▸ **PASSAGE FOR REVIEW**:
== Segment start ==

After 15 years at Lakes, Jason Ellerman has taken on the task of head football coach.

The title was a little unexpected after Jordan Eder resigned and Ellerman was promoted from defensive coordinator to the head job on May 20. On the positive side, he was left with an experienced hand to lead the offense.

Last December, after Wauconda's Dave Mills retired from his teaching job and left the school following 13 years as head football coach, Eder hired Mills to serve as Lakes offensive coordinator.

"So when I got the job, I let him know that I was going to keep him," Ellerman said. "He's been a huge asset to what we're doing."

Longtime friend Ray Gialo stepped in to lead the defense, giving Ellerman a whole new set of job duties.

== Segment end ==

▸ **DATASET CONTENT**:
== Segment start ==

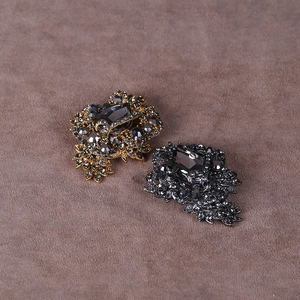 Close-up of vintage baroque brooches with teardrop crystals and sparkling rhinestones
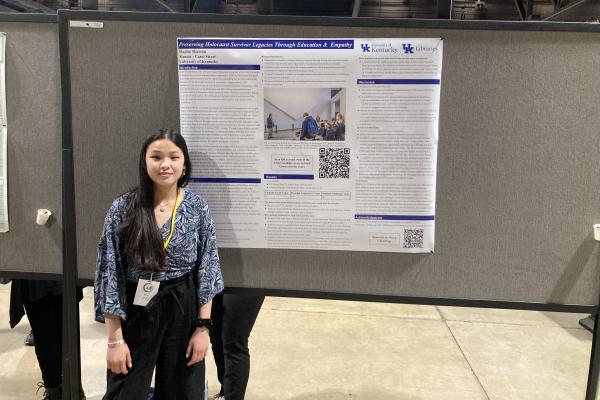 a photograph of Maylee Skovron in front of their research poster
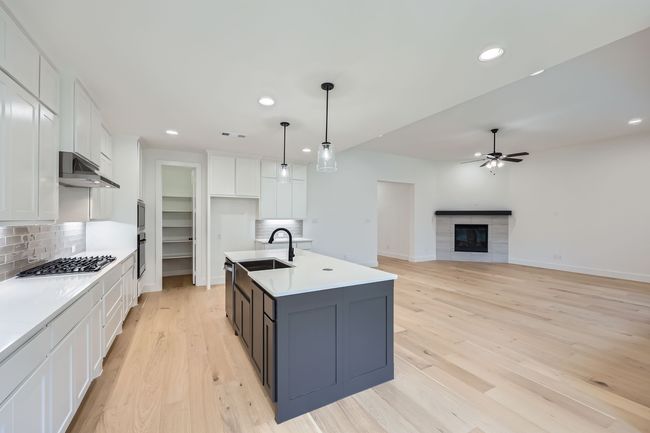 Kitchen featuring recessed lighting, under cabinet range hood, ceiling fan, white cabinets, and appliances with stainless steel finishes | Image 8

== Segment end ==

▸ **EXERCISES**:
- a) Copy out the section of the Lakes football coaching article that starts at the words "After 15 years" and ends after "of job duties.".
- b) Pick up the article about Jason Ellerman becoming Lakes head football coach right after its final sentence, and keep writing.

▸ **YOUR RESPONSES**:
- a)
After 15 years at Lakes, Jason Ellerman has taken on the task of head football coach.

The title was a little unexpected after Jordan Eder resigned and Ellerman was promoted from defensive coordinator to the head job on May 20. On the positive side, he was left with an experienced hand to lead the offense.

Last December, after Wauconda's Dave Mills retired from his teaching job and left the school following 13 years as head football coach, Eder hired Mills to serve as Lakes offensive coordinator.

"So when I got the job, I let him know that I was going to keep him," Ellerman said. "He's been a huge asset to what we're doing."

Longtime friend Ray Gialo stepped in to lead the defense, giving Ellerman a whole new set of job duties.

- b)
"I would view myself as a CEO type of head coach," Ellerman joked. "It's definitely different. I was the D-coordinator for the last six years. My day-to-day football stuff is less. I'm involved in the planning, but Dave Mills and Ray Gialo, they kind of structure the practice. Once the whistle blows, I'm just the assistant, because I coach the DBs."

"Being the head coach, you are never off-duty. There's emails, there's something going on. It's constantly managing people - coaches, parents and kids."

Ellerman grew up on the Northwest side of Chicago. His father was a police officer and his mother a nurse. Even though his dad was a St. Patrick grad, Ellerman attended Loyola Academy and left school with a unique distinction.

"I graduated in 2000," Ellerman said. "The funny thing is, my brother's senior year and my senior year were the only two years coach John Hoerster did not make it to the playoffs. Me and my brother, there's a black cloud I guess."

Ellerman played in college at North Park and had the unique experience of playing safety as a freshman and sophomore, then linebacker, then finally a defensive end.

"You don't go from safety to defensive end, but I did," he said. "It's given me good experience. I've played every position on defense."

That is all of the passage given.